_Task prompt_:
Put every nonblank line from the line containing "How far is the wood" through the last line of the entries below, inclusive, into a Markdown table with the columns Row and Entry line. Number the rows in order.

_Material provided_:
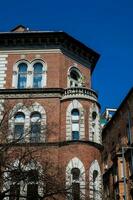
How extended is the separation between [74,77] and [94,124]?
5.61 m

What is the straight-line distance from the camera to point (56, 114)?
117 ft

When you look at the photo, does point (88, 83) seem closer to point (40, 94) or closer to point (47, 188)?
point (40, 94)

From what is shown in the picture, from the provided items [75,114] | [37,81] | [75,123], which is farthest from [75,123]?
[37,81]

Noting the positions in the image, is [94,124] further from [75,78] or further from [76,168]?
[75,78]

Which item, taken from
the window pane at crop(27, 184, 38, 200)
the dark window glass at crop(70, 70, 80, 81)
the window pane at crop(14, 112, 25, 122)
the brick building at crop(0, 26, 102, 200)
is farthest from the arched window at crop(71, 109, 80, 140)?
the window pane at crop(27, 184, 38, 200)

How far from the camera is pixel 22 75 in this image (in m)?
38.3

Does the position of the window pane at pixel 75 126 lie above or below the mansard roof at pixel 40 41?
below

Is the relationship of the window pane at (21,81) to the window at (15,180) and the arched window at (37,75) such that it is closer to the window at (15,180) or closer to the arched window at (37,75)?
the arched window at (37,75)

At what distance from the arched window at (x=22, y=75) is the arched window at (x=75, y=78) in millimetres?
4334

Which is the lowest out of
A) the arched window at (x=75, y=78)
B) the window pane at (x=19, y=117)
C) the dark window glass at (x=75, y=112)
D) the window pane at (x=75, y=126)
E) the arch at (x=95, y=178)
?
the arch at (x=95, y=178)

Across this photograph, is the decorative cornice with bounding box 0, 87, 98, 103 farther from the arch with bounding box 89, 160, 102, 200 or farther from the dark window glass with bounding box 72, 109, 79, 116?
the arch with bounding box 89, 160, 102, 200

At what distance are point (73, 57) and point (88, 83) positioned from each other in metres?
2.97

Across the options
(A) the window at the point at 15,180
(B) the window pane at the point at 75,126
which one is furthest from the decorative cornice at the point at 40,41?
(A) the window at the point at 15,180

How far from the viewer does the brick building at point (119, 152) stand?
46156 millimetres
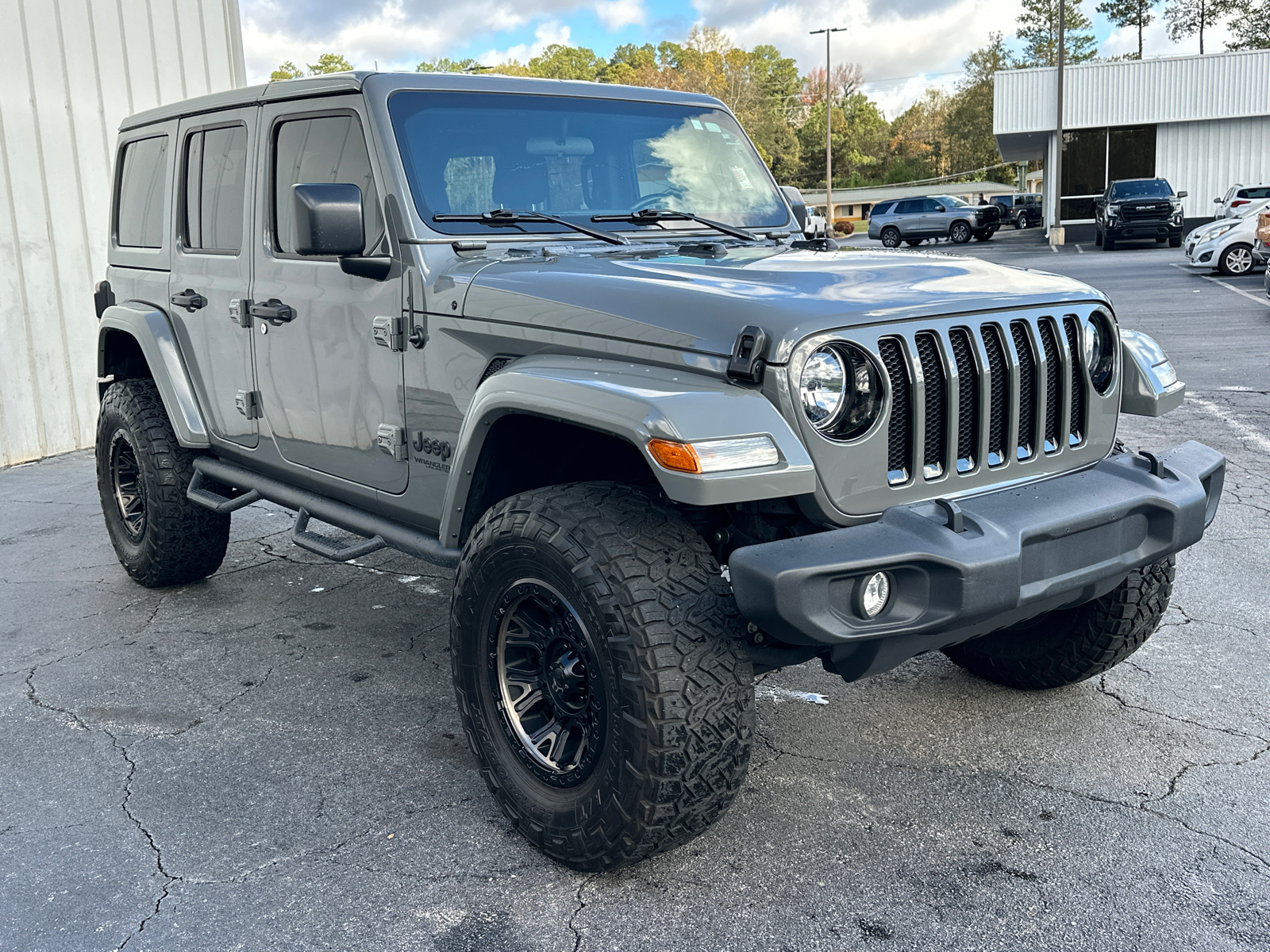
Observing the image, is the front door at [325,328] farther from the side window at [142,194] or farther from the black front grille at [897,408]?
the black front grille at [897,408]

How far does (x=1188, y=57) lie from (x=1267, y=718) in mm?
35594

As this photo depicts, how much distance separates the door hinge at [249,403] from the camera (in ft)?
14.3

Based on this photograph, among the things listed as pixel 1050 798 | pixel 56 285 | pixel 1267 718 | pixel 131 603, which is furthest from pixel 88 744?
pixel 56 285

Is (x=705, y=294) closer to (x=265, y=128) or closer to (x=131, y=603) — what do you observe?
(x=265, y=128)

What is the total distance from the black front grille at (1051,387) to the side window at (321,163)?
6.47ft

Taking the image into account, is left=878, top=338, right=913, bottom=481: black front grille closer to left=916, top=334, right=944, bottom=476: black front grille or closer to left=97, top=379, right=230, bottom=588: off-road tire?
left=916, top=334, right=944, bottom=476: black front grille

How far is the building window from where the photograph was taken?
1379 inches

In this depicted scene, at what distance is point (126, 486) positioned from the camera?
546cm

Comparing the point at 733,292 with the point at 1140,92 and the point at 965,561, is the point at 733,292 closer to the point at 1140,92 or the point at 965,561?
the point at 965,561

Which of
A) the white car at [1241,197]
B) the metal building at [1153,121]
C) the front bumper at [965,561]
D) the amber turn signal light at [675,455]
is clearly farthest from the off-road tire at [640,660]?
the metal building at [1153,121]

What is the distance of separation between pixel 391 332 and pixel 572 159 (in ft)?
2.92

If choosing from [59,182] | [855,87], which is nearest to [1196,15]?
[855,87]

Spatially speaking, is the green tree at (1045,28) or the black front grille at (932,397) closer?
the black front grille at (932,397)

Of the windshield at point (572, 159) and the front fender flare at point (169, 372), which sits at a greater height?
the windshield at point (572, 159)
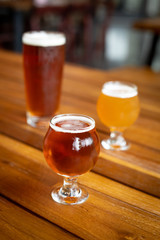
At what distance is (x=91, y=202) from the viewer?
55cm

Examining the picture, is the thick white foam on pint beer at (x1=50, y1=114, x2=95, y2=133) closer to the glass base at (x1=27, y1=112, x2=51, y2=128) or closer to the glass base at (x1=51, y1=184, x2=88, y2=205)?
the glass base at (x1=51, y1=184, x2=88, y2=205)

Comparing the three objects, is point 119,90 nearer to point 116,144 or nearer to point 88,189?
point 116,144

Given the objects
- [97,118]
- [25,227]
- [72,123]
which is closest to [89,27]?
[97,118]

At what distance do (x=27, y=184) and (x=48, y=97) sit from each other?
351mm

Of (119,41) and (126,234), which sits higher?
(126,234)

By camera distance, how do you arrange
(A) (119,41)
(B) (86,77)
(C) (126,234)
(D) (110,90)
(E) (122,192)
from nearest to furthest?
(C) (126,234), (E) (122,192), (D) (110,90), (B) (86,77), (A) (119,41)

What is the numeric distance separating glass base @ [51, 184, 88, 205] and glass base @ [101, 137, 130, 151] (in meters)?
0.19

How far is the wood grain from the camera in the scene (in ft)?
2.14

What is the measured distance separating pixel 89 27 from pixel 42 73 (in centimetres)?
427

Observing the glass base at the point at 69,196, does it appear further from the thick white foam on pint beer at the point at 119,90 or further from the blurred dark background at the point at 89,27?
the blurred dark background at the point at 89,27

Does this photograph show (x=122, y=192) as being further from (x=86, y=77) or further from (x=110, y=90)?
(x=86, y=77)

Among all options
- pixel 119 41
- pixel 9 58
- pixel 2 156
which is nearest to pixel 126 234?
pixel 2 156

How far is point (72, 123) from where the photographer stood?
0.59 meters

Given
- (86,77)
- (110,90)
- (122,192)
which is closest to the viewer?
(122,192)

_Output of the task_:
| Row | Entry line |
|---|---|
| 1 | How far is the wood grain from the camera in the scene (in ft)? |
| 2 | 2.14 |
| 3 | What is the measured distance separating pixel 89 27 from pixel 42 73 (in centimetres)? |
| 4 | 427 |
| 5 | Observing the glass base at the point at 69,196, does it appear further from the thick white foam on pint beer at the point at 119,90 or further from the blurred dark background at the point at 89,27? |
| 6 | the blurred dark background at the point at 89,27 |
| 7 | Does this photograph show (x=122, y=192) as being further from (x=86, y=77) or further from (x=110, y=90)? |
| 8 | (x=86, y=77) |
| 9 | Among all options |
| 10 | - pixel 119 41 |
| 11 | - pixel 9 58 |
| 12 | - pixel 2 156 |
| 13 | which is nearest to pixel 126 234? |
| 14 | pixel 2 156 |
| 15 | How far is point (72, 123) from where the photographer stood? |
| 16 | 0.59 meters |
| 17 | Given |
| 18 | - (86,77) |
| 19 | - (110,90) |
| 20 | - (122,192) |
| 21 | which is closest to the viewer? |
| 22 | (122,192) |